Subsequent to the completion of the review process, as announced on
June 11, 2008, the Company's Board of Directors had determined to seek a
buyer for all of the capital stock of the Company. On October 30, 2008,
the Company announced the corporate sale process has been terminated as
an acceptable offer for all of the Company's common shares had not been
forthcoming. The Company also announced that all marketing efforts to
effect a corporate sale had ceased.
The Company has estimated direct costs associated with, and resulting
from the review process will total approximately $25 million. These costs
include among others, consulting and advisory fees, legal fees, and costs
relating to employee retention. As at September 30, 2008, the Company has
recorded $8.9 million of strategic review related expenses. The balance
of the costs will be recognized as incurred during the fourth quarter of
2008.
17. Reclassification
Certain amounts disclosed for prior periods have been reclassified to
conform with current period presentation.
CONFERENCE CALL
Compton will be conducting a conference call and audio webcast November 12, 2008 at 9:30 a.m. (MT) or 11:30 a.m. (ET) to discuss the Company's 2008 third quarter financial and operating results. To participate in the conference call, please contact the Conference Operator at 9:20 a.m. (MT), ten minutes prior to the call.
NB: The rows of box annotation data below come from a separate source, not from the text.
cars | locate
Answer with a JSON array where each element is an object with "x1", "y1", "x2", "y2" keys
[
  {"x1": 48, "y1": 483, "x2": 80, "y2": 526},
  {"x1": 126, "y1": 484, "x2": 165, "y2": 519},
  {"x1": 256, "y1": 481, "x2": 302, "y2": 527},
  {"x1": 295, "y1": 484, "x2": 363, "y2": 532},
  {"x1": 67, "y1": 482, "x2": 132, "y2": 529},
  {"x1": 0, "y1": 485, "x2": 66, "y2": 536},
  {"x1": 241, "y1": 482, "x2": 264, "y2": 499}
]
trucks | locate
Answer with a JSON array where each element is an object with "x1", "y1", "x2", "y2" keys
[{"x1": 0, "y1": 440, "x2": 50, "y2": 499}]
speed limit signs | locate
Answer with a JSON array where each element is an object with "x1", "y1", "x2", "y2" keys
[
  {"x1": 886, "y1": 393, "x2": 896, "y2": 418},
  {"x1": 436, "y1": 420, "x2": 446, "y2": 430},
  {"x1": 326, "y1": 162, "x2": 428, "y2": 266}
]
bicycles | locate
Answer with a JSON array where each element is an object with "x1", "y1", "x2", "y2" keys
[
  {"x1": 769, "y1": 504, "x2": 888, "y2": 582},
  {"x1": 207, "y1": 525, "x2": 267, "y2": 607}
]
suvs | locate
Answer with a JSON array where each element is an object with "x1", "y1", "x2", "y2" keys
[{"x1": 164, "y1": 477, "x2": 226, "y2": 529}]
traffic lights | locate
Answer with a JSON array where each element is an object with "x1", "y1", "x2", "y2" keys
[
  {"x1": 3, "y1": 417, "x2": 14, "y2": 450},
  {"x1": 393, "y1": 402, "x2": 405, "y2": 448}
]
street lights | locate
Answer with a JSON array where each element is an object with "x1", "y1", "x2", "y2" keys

Conference Operator Dial-in Number: Toll-Free: 1-800-814-4862
Local Toronto: 1-416-646-3097
Audio webcast URL:
http://phx.corporate-ir.net/phoenix.zhtml?c(equal sign)69018&p(equal sign)irol-EventDetails&EventId(equal sign)
2011803
The audio replay will be available two hours after the conclusion of the conference call and will be accessible until November 19, 2008. Callers may dial toll-free 877-289-8525 and enter access code 21287891 (followed by the pound key).
Compton is an independent, public company actively engaged in the exploration, development, and production of natural gas, natural gas liquids, and crude oil in Western Canada. Compton also controls and manages the operations of the Mazeppa Processing Partnership ("MPP"), which owns significant midstream assets critical to the Company's activities in Southern Alberta. The accounts of MPP are consolidated in the Company's financial statements.